Seen in more intimate settings, these struggling young adults look very different from the "thugs" commentators decried when Baltimore erupted last spring (DeLuca and her co-authors have timed the book's publication on Tuesday around the anniversary of Freddie Gray's death, in part as a corrective to that stereotype). They aspire to many of the same goals other teens do, even the kids who wind up for a time dealing drugs or stealing cars. They want good jobs that won't bore them. They want to raise their children on safe streets with yard space. But poverty, family troubles and the neighborhoods where they live claw at them — "like crabs in a bucket," as one young woman puts it.
Most heartbreaking, even the teens the researchers felt most certain could make it to college never quite get there (at least by the end of the 10-year study).
"We thought, gosh, they could go to Hopkins!" DeLuca says in an interview, referring to some of the students who excelled in high school.
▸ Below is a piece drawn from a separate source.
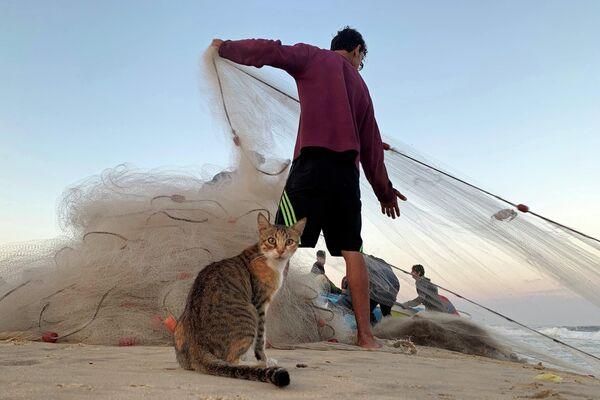 Кошка возле палестинского рыбака на пляже в северной части Сектора Газа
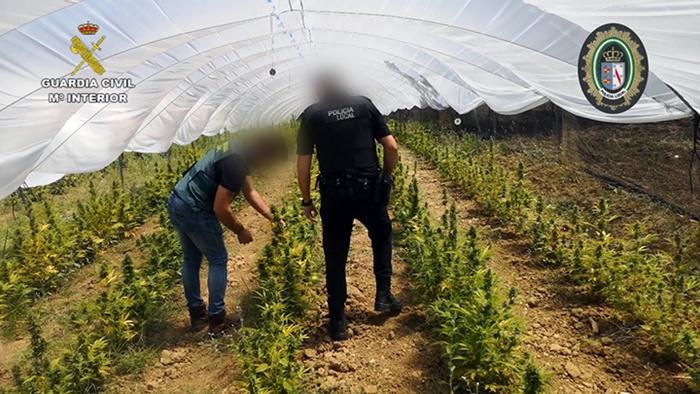Detenidas cuatro personas en una operación contra el cultivo de marihuana en Almonte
Of the 150 kids in the study, though, only one had finished a four-year degree by the end of the project, a discouraging rate that mirrors earlier longitudinal findings in Baltimore by sociologists Karl Alexander and Doris Entwisle.
"How do you explain what happened?" asks DeLuca, a sociologist at Johns Hopkins. "Is this about lack of commitment or lack of hard work? Is this just because there's not enough money? It’s a more complex process."
For many of the teens, a lack of money is certainly part of the problem. They don't have help paying for college, or they can't imagine training another four years before entering the labor market when they need income right now. "Why wait years to become something when you can become something in like the course of a year?" asks Crystal. Her dream job was to become a lawyer. She chooses a program to become a certified nurse's assistant instead.
Many of these young adults are also living in homes overcrowded with extended family members, some of whom struggle with their own addictions and unemployment. So there's added urgency to get a job to earn the money to move out. But the same shortage of affordable housing that causes poor families to cram together also means that it's hard to earn enough money to leave. On a minimum-wage job (or two), you can't pay rent and attend school at the same time. One of the two has to give.
This is another choice — stay in a dire environment or work full-time to leave — that financially better-off teenagers don't have to make. Bob, one of the young men in the study who is desperate to find peace, frames his goal this way: "I would really like to go to a place," he says, "where I have my own lock and key."
DeLuca and her co-authors also argue that the constant violence surrounding these young adults contributes to their impression life is short. Nearly a quarter of them told the researchers they had a relative who died of overdose, drug addiction or homicide. More than a third said they'd witnessed a serious assault or violent death. Funerals tugged them away from school and dragged high achievers into depression. Teens who didn't take for granted that they'd reach age 20, the researcher suggest, don't assume they'll have time for a gradual transition into adulthood.
In the face of all these obstacles, becoming a nurse's assistant, or even a Chick-fil-A cashier, isn't a reckless choice. But it has long-term consequences that make it hard for these teens to eventually grow into the adult lives they want. Many of the poor kids in the book behave just like rich kids their age: They change their minds about what they want to do or be. But the consequences are much harsher.
When a pre-med student discovers that she doesn't like the sight of blood after all, she can change her major. When a phlebotomy student at a for-profit trade school discovers the same thing, she has gone into debt for a certification she won't use and has to start another from scratch. Poverty gives these young adults many disadvantages, and it robs them of the opportunity to rethink their choices.
Then, of course, the job market offers few options to 2o-year-olds with limited education and incomplete certifications.
"I know a million people who if I needed to sell drugs or rob houses or stuff like that, that I could have the job at any time and be making enough money to support myself," Kareem, 20, says. He wants a job in the legal economy. But employers say they'll call back and they never do. "It's as if," he says, "I was destined to be a criminal."
He embodies the opposing insights in the book: These young adults are not so different from their wealthier peers in the things they want, but they must pursue them with so many burdens, and without the luxury of time.